The coloring and pattern of monarch and viceroy wings look nearly identical. However, a viceroy has a black line crossing the postmedian hindwing.
Viceroys are smaller than monarchs, although this size difference may be difficult to see in the field. Comparing wingspans:
2 1/2 - 3 3/8 inches (6.3 - 8.6 cm).
3 3/8 - 4 7/8 inches (8.6 - 12.4 cm).
Viceroy flight is faster and more erratic. Monarch flight is float-like in comparison, with its characteristic "flap, flap, glide" pattern.
Viceroys do not migrate. They overwinter as 1st or 2nd instar larvae, rolled up in a leaf of
their host plant (willow or poplar). In the spring, the larvae
need about 15 days to complete the life cycle and become a butterfly. They must develop through the remaining instars (approximately 5 days) and the chrysalis
stage (at least 10 days).
- You will not see an adult viceroy where you live until about 15 days after willow or poplar
leaves have emerged.
The rate of viceroy development will depend on spring temperatures. Temperatures control how early leaf-out occurs, how quickly the
leaves grow, how quickly the caterpillars grow, the chysalis develops and the adult butterfly emerges. Development proceeds more slowly in cooler temperatures and more quickly in warmer temperatures.

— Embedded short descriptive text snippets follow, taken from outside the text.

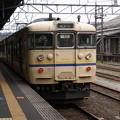 #3840 JR西日本クモハ112-3804 2008-3-23
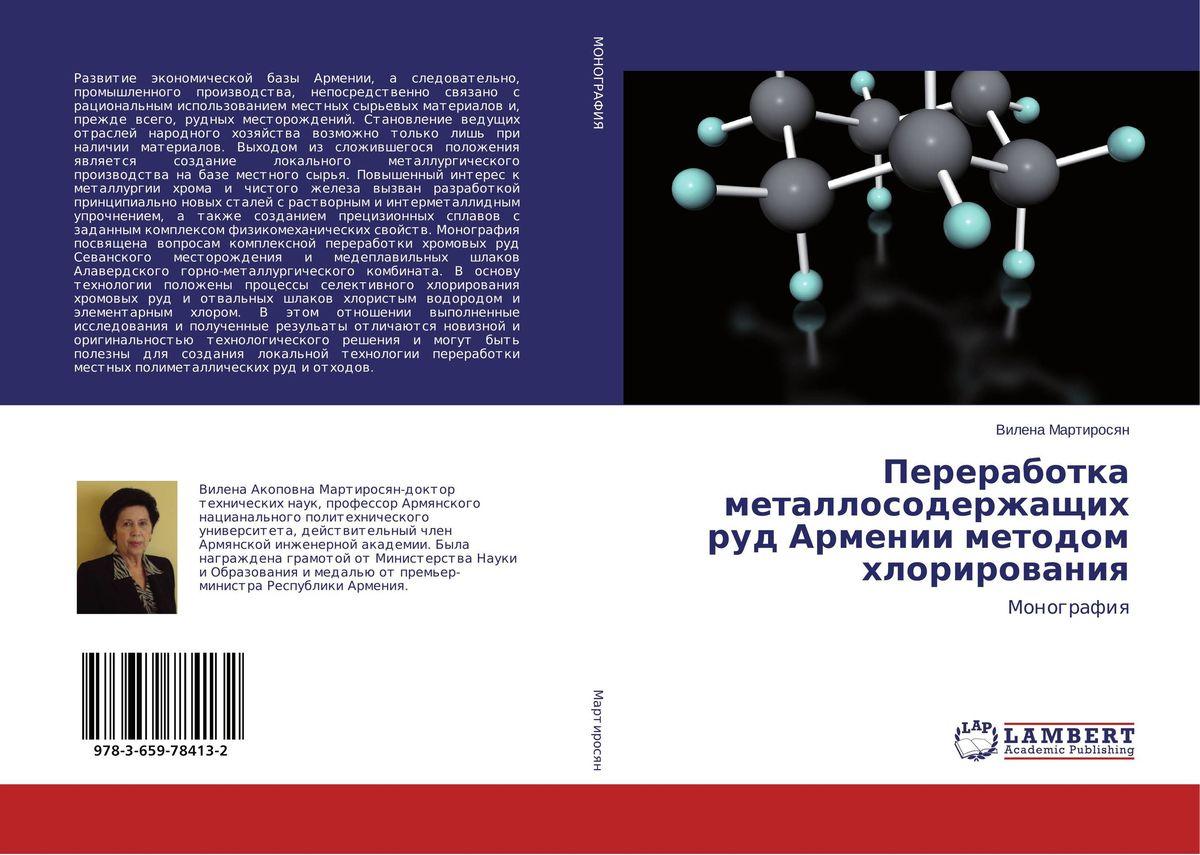 Переработка металлосодержащих руд Армении методом хлорирования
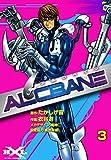 ALCBANE【アルクベイン】 (3) (ヒーロークロスライン)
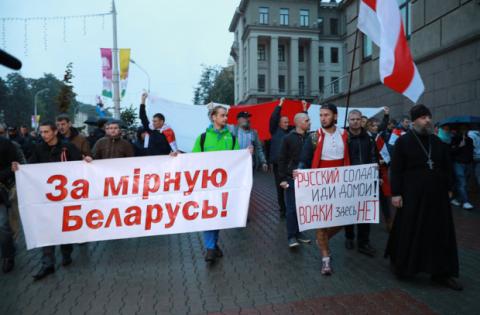 Белоруссия: лицемерие или братство?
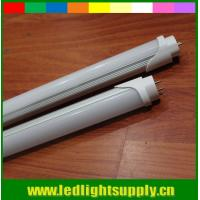 Quality indoor light t8 led tube light 40w 2.4m daylight fluorescent tube for sale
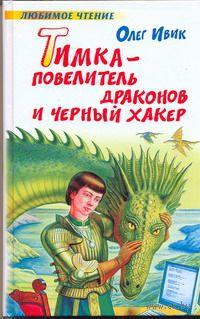Тимка - Повелитель Драконов и Черный Хакер. Олег Ивик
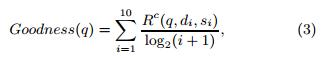 значение для запроса q определяется
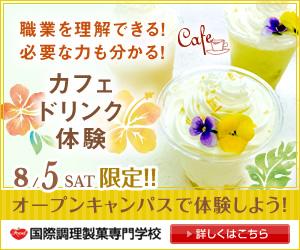 cafe_0805OC_300x250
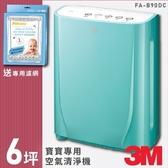 【3M專櫃} 3M 寶寶專用6坪空氣清淨機 馬卡綠 FA-B90DC-GN(適用3-6坪)加贈除臭濾網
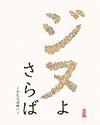 ジヌよさらば〜かむろば村へ〜 [Blu-ray] [2015/09/18発売]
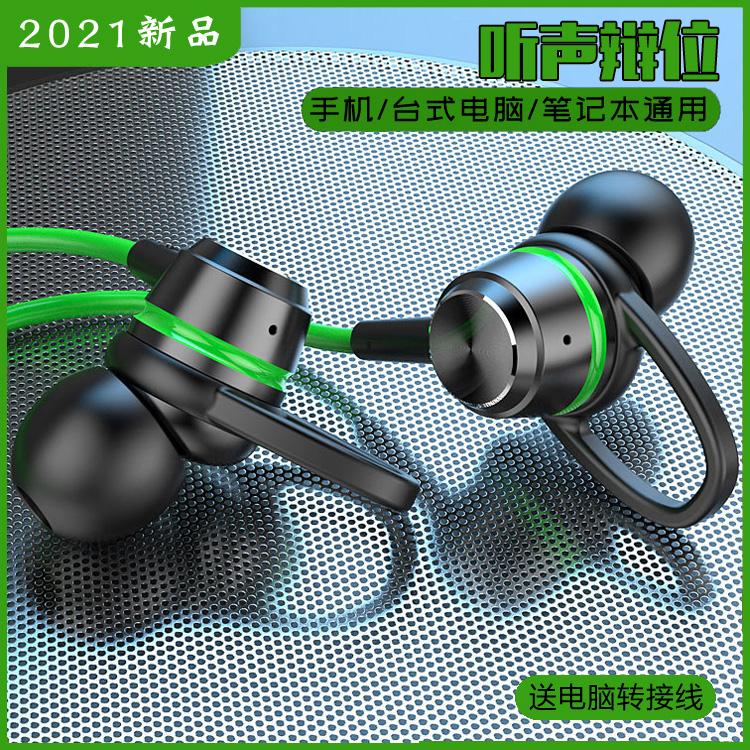 中國代購 中國批發-ibuy99 耳机 新款游戏耳机入耳式吃鸡专用听声辩位弯头有线带麦电脑手机通用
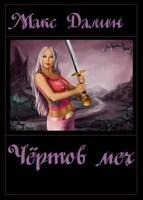 Обложка произведения Чёртов меч
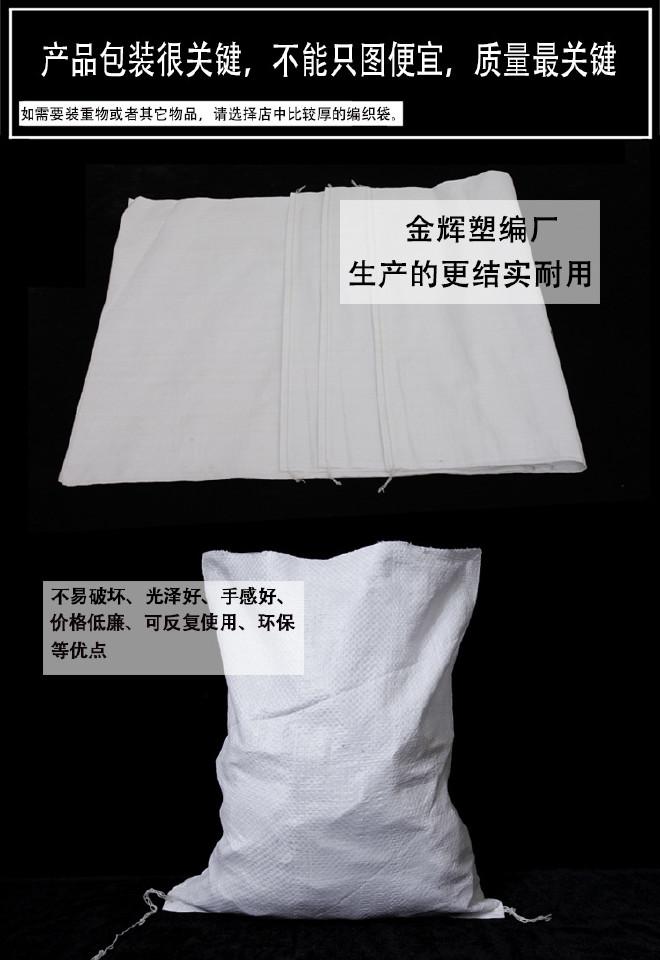 编织袋生产厂家供应PP蛇皮袋55*97雾白色编织袋薄款包装蛇皮袋子示例图24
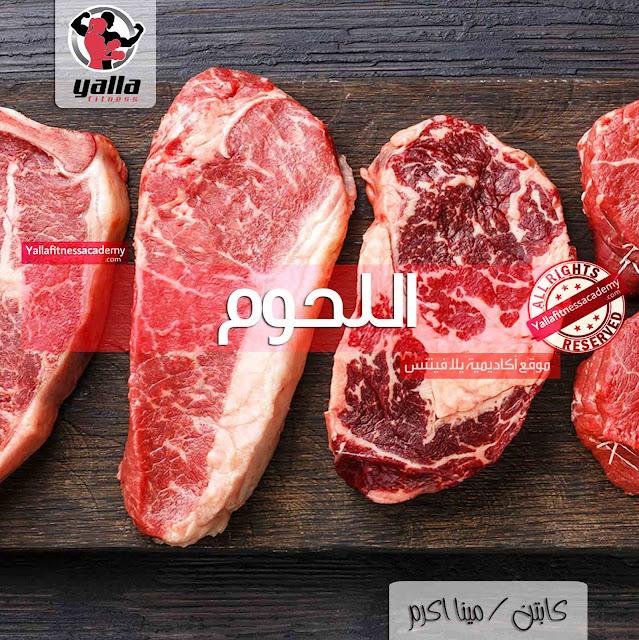 دليل القيم الغذائية للحوم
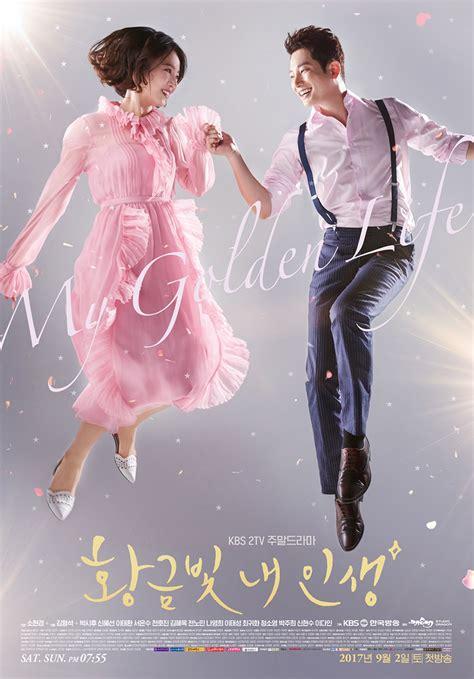film korea my golden life upcoming korean dramas in september 2017 kimchistories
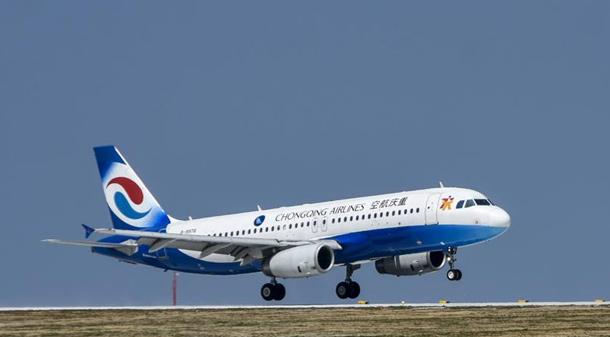 長江三峽核心區高原機場成功試飛 有望6月通航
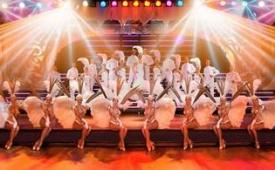 Oferta Viaje Hotel Benidorm Palace show
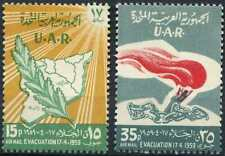 Syria 1959 SG#690-1 Evacuation Of Foreign Troops MH Set #E2611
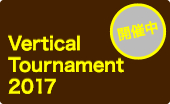Vertical Tournament 2017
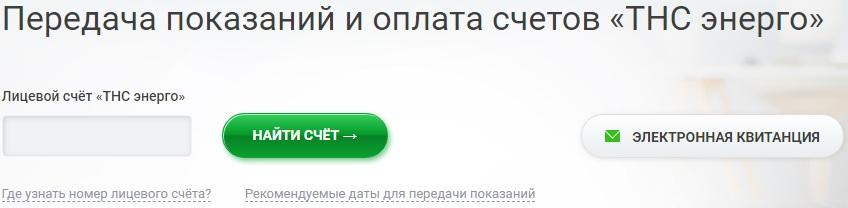 Передача показаний.jpg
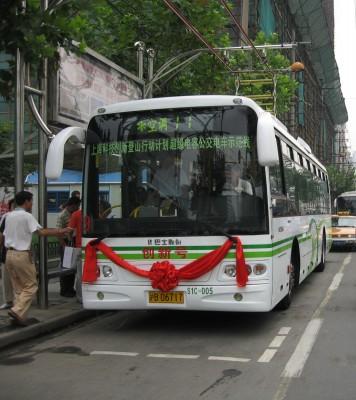 41-seat-bus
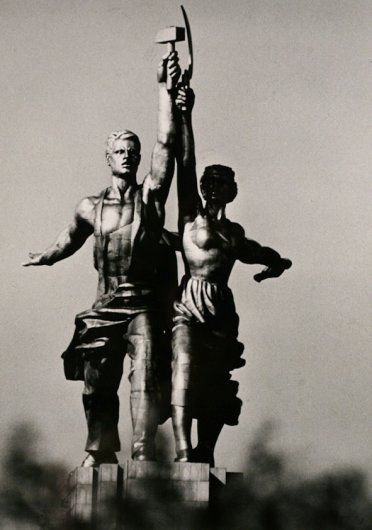 """Mukhina's Sculpture Worker and Kolhoz Woman,"" 1960s"
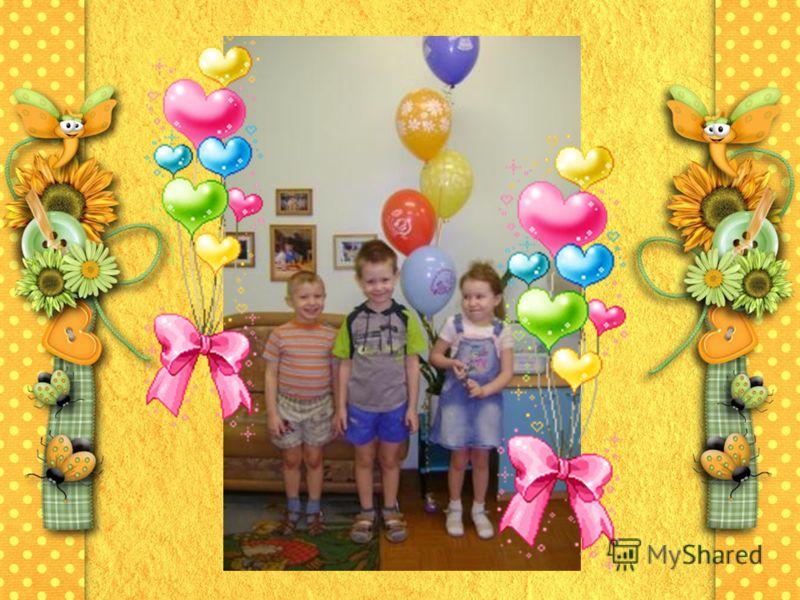 Песни дети поздравляют с днем рождения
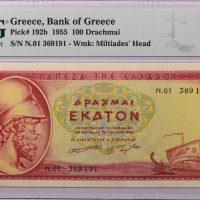 100 Δραχμές 1955 Τράπεζα Ελλάδος PMG MS64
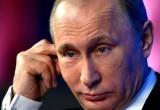 Треть россиян отказала Путину в доверии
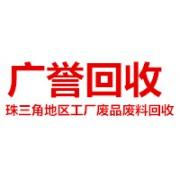 梅州市广誉再生资源回收有限公司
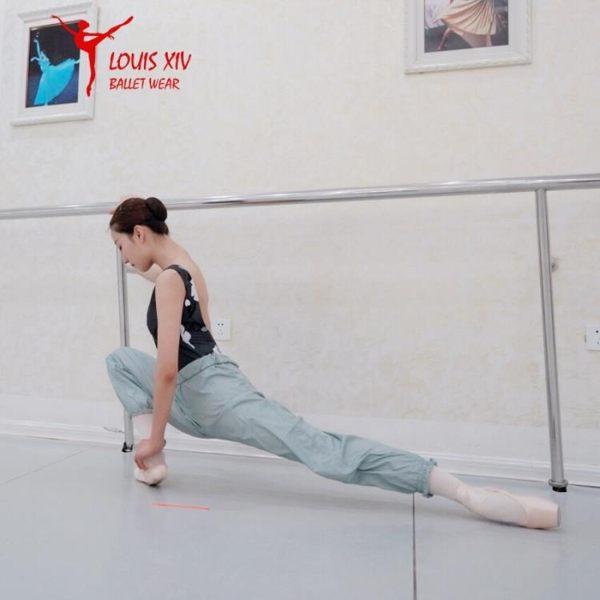 芭蕾舞熱身褲練功褲薄軟透氣成人舞蹈服女形體減肥長褲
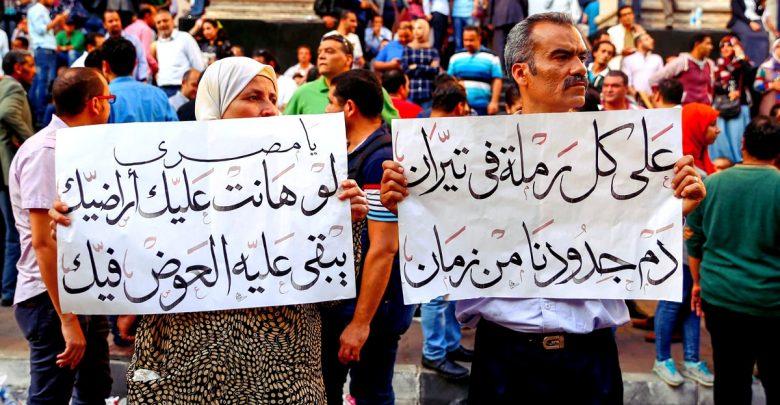 مظاهرات 25 أبريل: من المنتصر؟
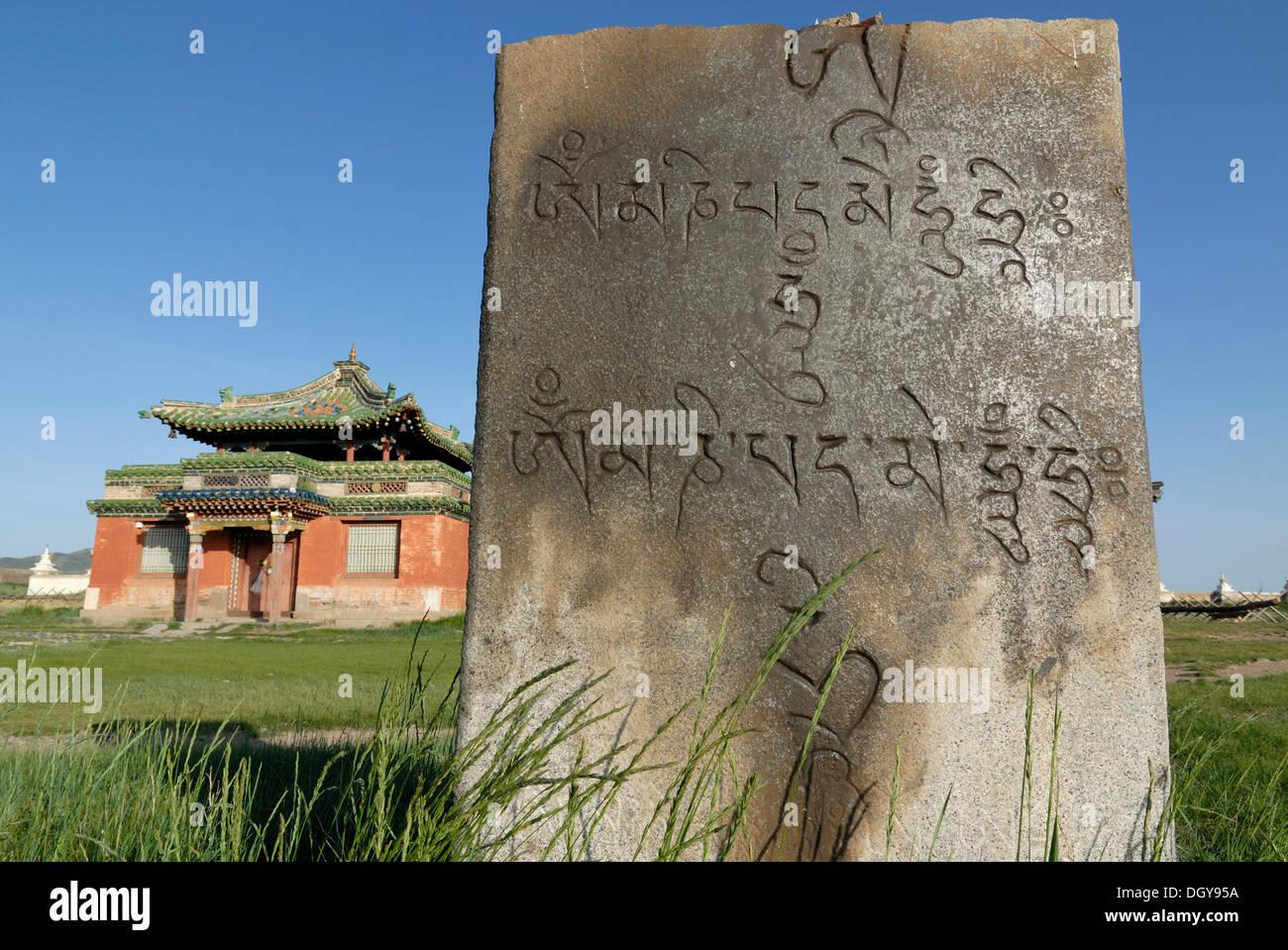 Tibetan inscription on a stone slab and temples in the inner complex of Erdene Zuu Khiid Monastery, Karakorum, Kharkhorin - Stock Image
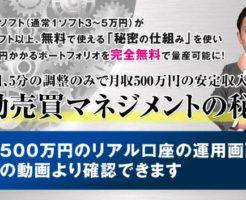 石川武幸の自動売買マネジメント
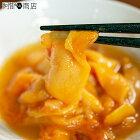 ほやむき身パック4〜5人前目安三陸産ホヤ海鞘刺身冷凍剥き身新鮮販売お取り寄せ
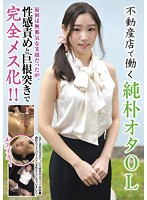不動産店で働く純朴オタOL 最初は無邪気な笑顔だったが、性感責めと巨根突きで完全メス化!!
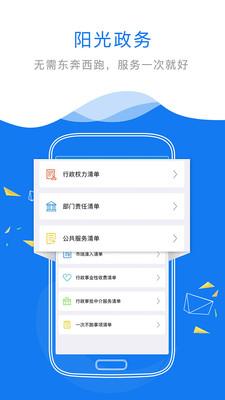 江西政务服务网安卓版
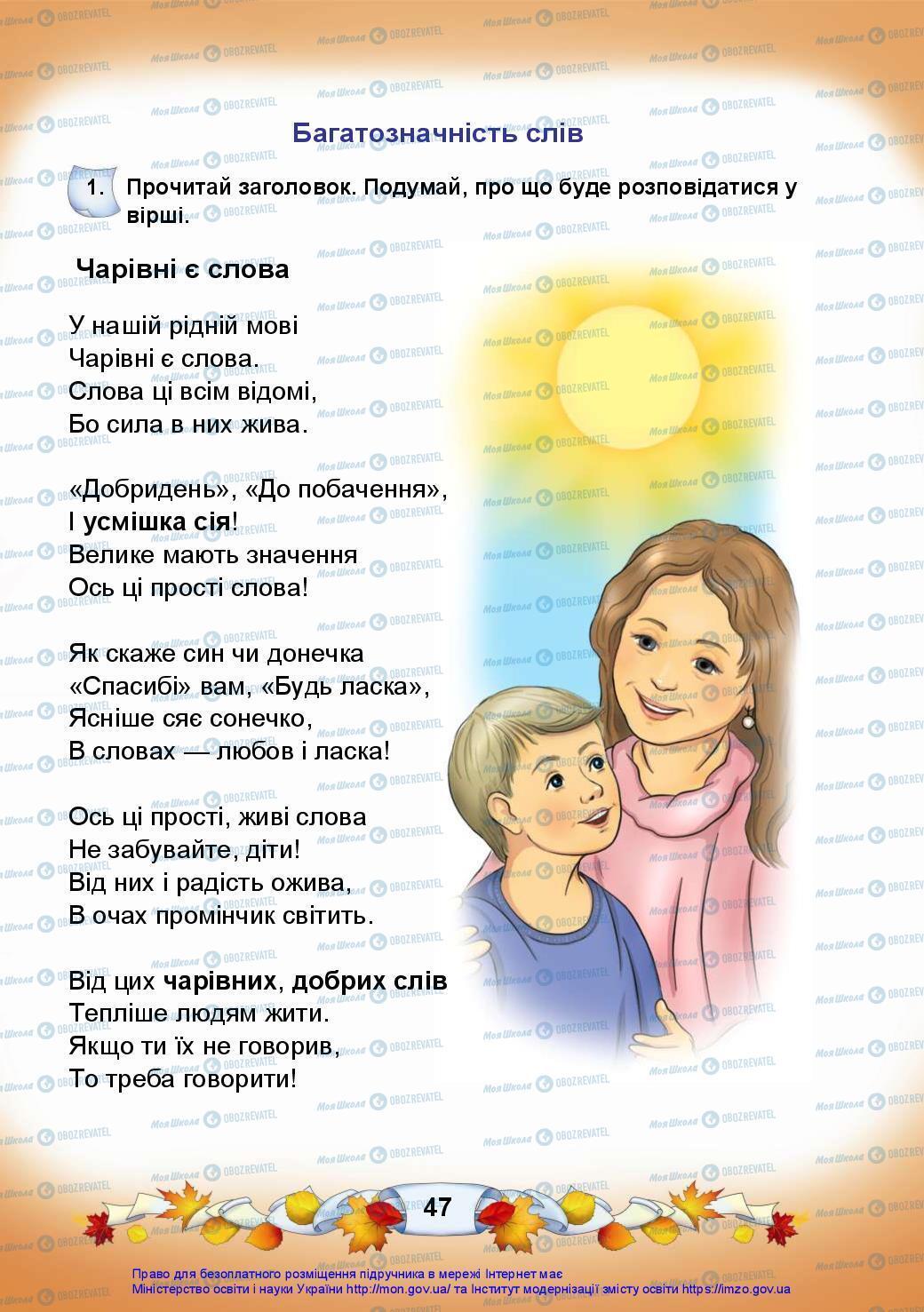 Підручники Українська мова 3 клас сторінка 47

Whether viceroy adults have time to develop before monarchs reach you depends on your distance from Mexico. For example, in Minnesota the first monarchs typically arrive by
late May but adult viceroys don't usually complete development until June. Whereas in the northeastern United States, monarchs don't usually arrive until mid to late June but adult viceroys typically emerge by late May.